ORCAgym

This repository is a bare-bones version of gpuGym for our ICRA 2024 paper Learning Emergent Gaits with Decentralized Phase Oscillators: on the role of Observations, Rewards, and Feedback, which is a port of legged_gym from the good folk over at RSL (code, website, paper).
A more up-to-date repo is available at pkGym, which includes the oscillator implementation, but will eventually diverge from the paper resuls (and does not include some of the analysis scripts). We recommend that repo for new projects; compared to RSL legged_gym, this fork differs in some substantial refactoring, which makes exploring different implementations easier.
Feel free to open issues both about the code and the paper.

See Parameters
Run Experiments
Install

Reading the Code

The overall code is organized in a similar fashion to legged_gym, in case you're familiar with it. We recommend first reading the config file, gym/envs/mini_cheetah/mini_cheetah_osc_config.py. In particular, search for:

control to see/change PD gains and control frequency
osc to see/change oscillator parameters
policy to see
- neural network details
- actor and critic observations
- actions
- weights for reward weights
algorithm for PPO hyperparameters Next, see the file gym/envs/mini_cheetah/mini_cheetah_osc.py for implementation details on the reward (all starting with def _reward_XXX() where XXX matches the weights name in the config file).

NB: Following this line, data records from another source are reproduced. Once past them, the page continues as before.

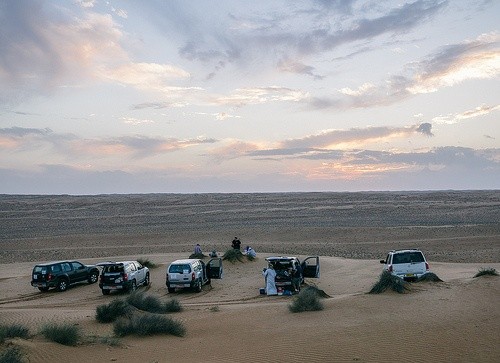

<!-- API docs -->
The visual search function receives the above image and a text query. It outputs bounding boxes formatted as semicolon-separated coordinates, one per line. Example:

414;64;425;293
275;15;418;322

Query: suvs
31;259;100;290
166;256;223;291
264;255;320;292
379;248;430;281
96;260;150;294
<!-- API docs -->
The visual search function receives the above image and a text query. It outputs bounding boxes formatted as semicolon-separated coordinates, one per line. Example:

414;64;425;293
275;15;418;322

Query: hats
196;244;200;246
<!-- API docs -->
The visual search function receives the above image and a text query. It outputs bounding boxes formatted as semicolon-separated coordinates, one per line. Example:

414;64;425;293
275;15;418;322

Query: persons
209;250;218;259
231;236;241;250
262;263;278;296
194;243;203;255
245;245;256;257
291;262;302;293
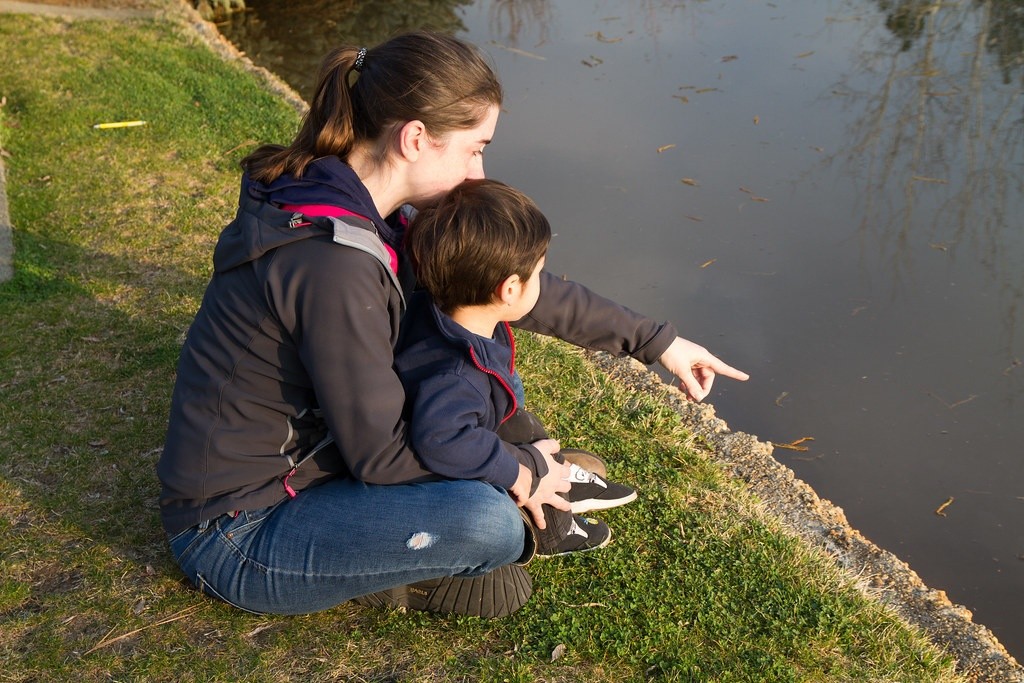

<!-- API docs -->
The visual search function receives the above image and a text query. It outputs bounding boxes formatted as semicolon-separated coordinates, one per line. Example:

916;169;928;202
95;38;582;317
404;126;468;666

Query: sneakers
567;472;637;513
537;514;613;558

Oscillator-related code is in the functions compute_osc_slope() (see equation 5 in paper) and _step_oscillators(). Gait-similarity rewards were used for internal evaluation but not used in the paper.

Reproducing Paper Results

Evaluated trained ORC Policies from the Paper

All scripts are in "gym/scripts"
You can either download the pre-trained policies here, or train them locally by running python train_ORC_all.py (in "gym/scripts"), which will iterate over the training with all ORC combinations once. For the entire set of policies used in the paper, this was run 10 time (or rather, change l48 to all_toggles = 10*['000', '010', '011', '100', '101', '110', '111']), but this will take a long time, roughly overnight on a GTX4090...
- If you download the policies, make a directory "logs" inside ORCAgym, and copy all subfolders ("ORC_xxx_FullSend") into it
cd into ORCAgym/gym/scripts folder
python play_ORC.py --task=mini_cheetah_osc --ORC_toggle=<xxx>
- By default the loaded policy is the last model of the last run of the experiment folder corresponding to the ORC_toggle
- Other runs/model iteration can be selected by setting --load_run and --checkpoint.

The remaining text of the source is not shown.